SEC Proposes New Cybersecurity Risk Management Rules for Registered Investment Advisers, Registered Investment Companies and Business Development Companies

On February 9, 2022, the U.S. Securities and Exchange Commission (SEC) voted to propose cybersecurity rules applicable to investment advisers and registered investment companies, including business development companies. If adopted, the proposed rules — Rule 206(4)-9 under the Investment Advisers Act of 1940, as amended and Rule 38a-2 under the Investment Company Act of 1940, as amended — would require investment advisers and funds to implement written policies and procedures to address cybersecurity risks, and create new reporting, disclosure and record keeping obligations. 

Cybersecurity Policies and Procedures 

Under the proposed rules, advisers and funds will be required to adopt cybersecurity policies and procedures that are tailored to the nature and scope of their business and reasonably designed to address cybersecurity risks. Speaking at the February 9, 2022 open meeting, Thomas Strumpf from the Division of Investment Management outlined the following general elements that advisers and funds would be required to address in their cybersecurity policies and procedures: 

1. Risk assessment of the cybersecurity risks associated with an adviser’s or fund’s information systems and the information processed by such systems, including the risks associated with service providers that process such information 
2. User security controls that limit user related risks while also limiting unauthorized access and use of personal information 
3. Information monitoring protection, including performing periodic assessments of their information systems and the information that resides on the systems 
4. Threat and vulnerability protections to detect, mitigate and mediate information and system breaches
5. Cybersecurity incident response measures to detect, respond and recover from cyberattacks

Review and Approval Requirements

The proposed rules would mandate the review and approval of the cybersecurity policies and procedures by advisers, funds and their board of directors. To fulfill their review obligations, advisers and funds would be required to conduct an annual review of the cybersecurity polices and procedures and produce a written report summarizing the findings of the review at least once a year. This annual review would need to include an assessment of the design and effectiveness of the cybersecurity procedures, including if they reflect changes in cybersecurity risks over time.

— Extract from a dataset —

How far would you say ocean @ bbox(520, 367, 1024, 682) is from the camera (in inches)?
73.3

The proposed rules would also require a fund’s board of directors, including a majority of its independent directors, initially to approve the fund’s cybersecurity policies and procedures, as well as to review the written report on cybersecurity incidents and material changes to the fund’s cybersecurity policies and procedures that, as described above, would be required to be prepared at least annually. 

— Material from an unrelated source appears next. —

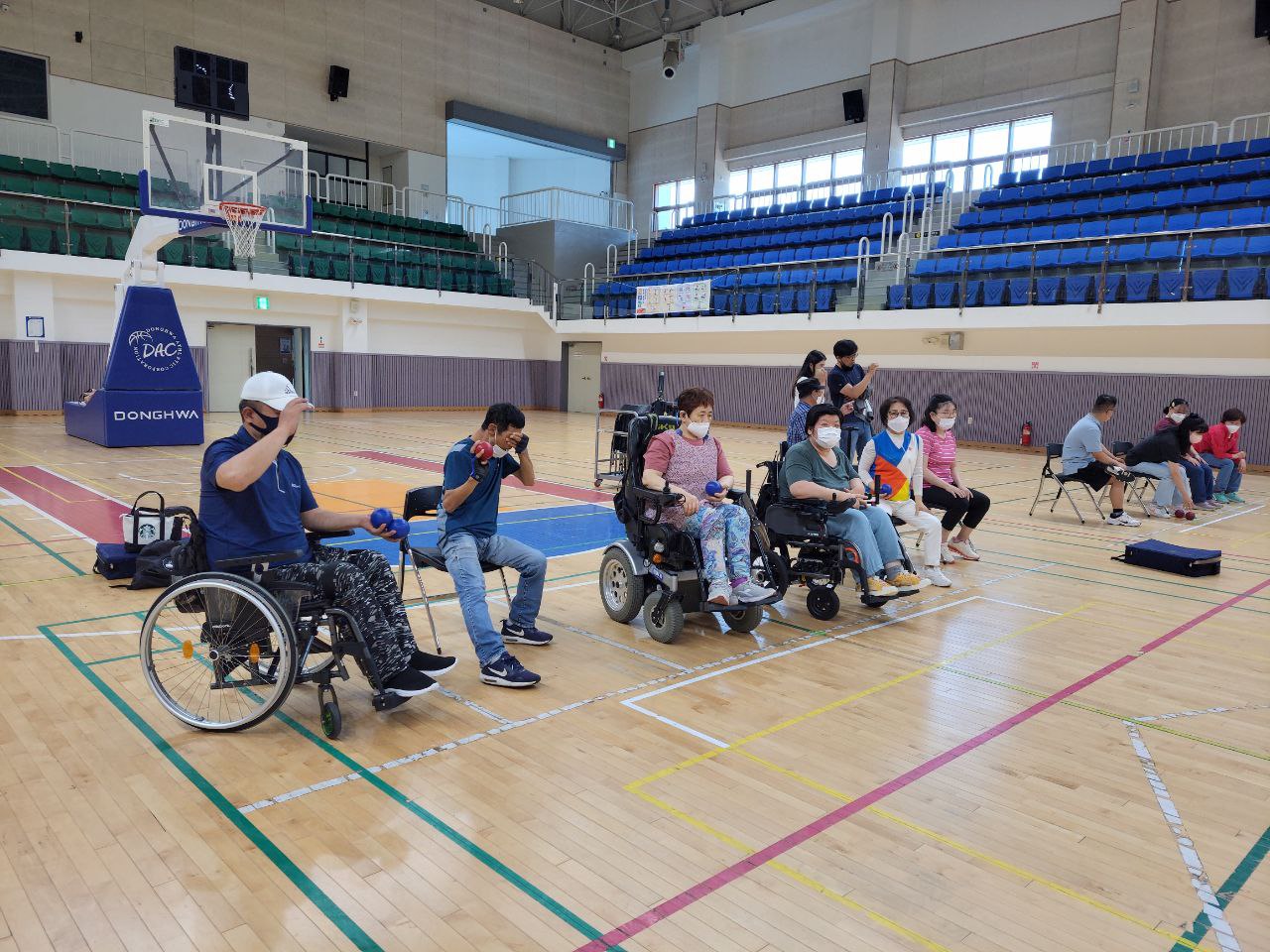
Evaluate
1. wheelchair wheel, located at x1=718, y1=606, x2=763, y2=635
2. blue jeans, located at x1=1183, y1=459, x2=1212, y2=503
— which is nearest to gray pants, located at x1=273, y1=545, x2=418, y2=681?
wheelchair wheel, located at x1=718, y1=606, x2=763, y2=635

Cybersecurity Reporting and Disclosure Requirements 

The proposed rules would require new reporting and disclosure requirements for advisers following a cybersecurity incident. Advisers would be required to confidentially report significant cybersecurity incidents on new Form ADV-C within 48 hours of concluding that a significant cybersecurity incident has occurred or is occurring. The rules define a “significant cybersecurity incident” as a single cyber incident or a combination of cyber incidents that significantly disrupt or degrade the adviser’s ability, or the ability of a fund or private fund client of the adviser, to maintain critical operations. A “significant cybersecurity incident” also occurs when sustained harm is done to the adviser, client or an investor in a private fund through the use of unauthorized access to the adviser’s information. The SEC believes this confidential reporting step will allow the commission and its staff to understand the nature and extent of the incident, review the response effort and evaluate the potential systematic risk to the financial markets as a whole. 

The proposed rules would also amend Form ADV Part 2A to require advisers to disclose cybersecurity risks and incidents to advisory clients and prospective clients. Registered funds would be required to disclose in their registration statement any significant cybersecurity incidents that have occurred in the last two fiscal years. The SEC believes the disclosure requirements will enhance investor protections and allow investors to make informed decisions. 

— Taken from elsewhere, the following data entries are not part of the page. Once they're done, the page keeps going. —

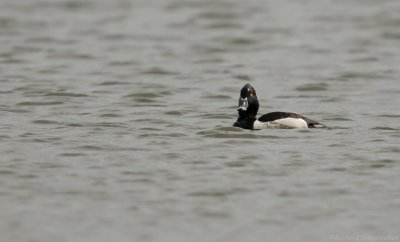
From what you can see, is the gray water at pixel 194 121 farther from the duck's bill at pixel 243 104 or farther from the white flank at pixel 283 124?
the duck's bill at pixel 243 104

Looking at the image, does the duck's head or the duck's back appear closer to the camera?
the duck's back

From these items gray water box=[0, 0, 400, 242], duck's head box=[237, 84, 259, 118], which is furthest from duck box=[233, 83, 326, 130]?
gray water box=[0, 0, 400, 242]

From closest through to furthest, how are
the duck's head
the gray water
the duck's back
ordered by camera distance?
the gray water < the duck's back < the duck's head

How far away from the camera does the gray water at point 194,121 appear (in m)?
11.2

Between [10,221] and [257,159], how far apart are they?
4103 millimetres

Book and Recordkeeping Requirements 

Finally, the proposed rules would require advisers and funds to keep cybersecurity related books and records. Advisers and funds would be required to maintain, for five years, documentation of:  

1. Cybersecurity policies and procedures
2. Annual reviews thereof
3. Documentation related to the annual reviews
4. Cybersecurity incidents
5. Regulatory filings related to cybersecurity incidents 
6. Cybersecurity risk assessments

Call for Public Comments

The public comment period will be open for 60 days following publication of the proposing release on the SEC's website – until April 11, 2022 – or 30 days following publication of the proposing release in the Federal Register, whichever period is longer.

Conclusion

The proposed rules would incorporate existing SEC staff guidance on cybersecurity policies and procedures and also create significant reporting and disclosure requirements relating to cybersecurity incidents. Additionally, the proposed rules would establish formalized oversight responsibilities for fund boards. In the proposed rule release, the SEC directs several questions to the investment adviser and fund industry relating to each element of the rule proposal as it looks to finalize the rules. Given the SEC’s ongoing focus on cybersecurity enforcement, it is likely not a matter of if the proposed rules will be adopted, but how the details of the proposed rules will be revised based on industry comments.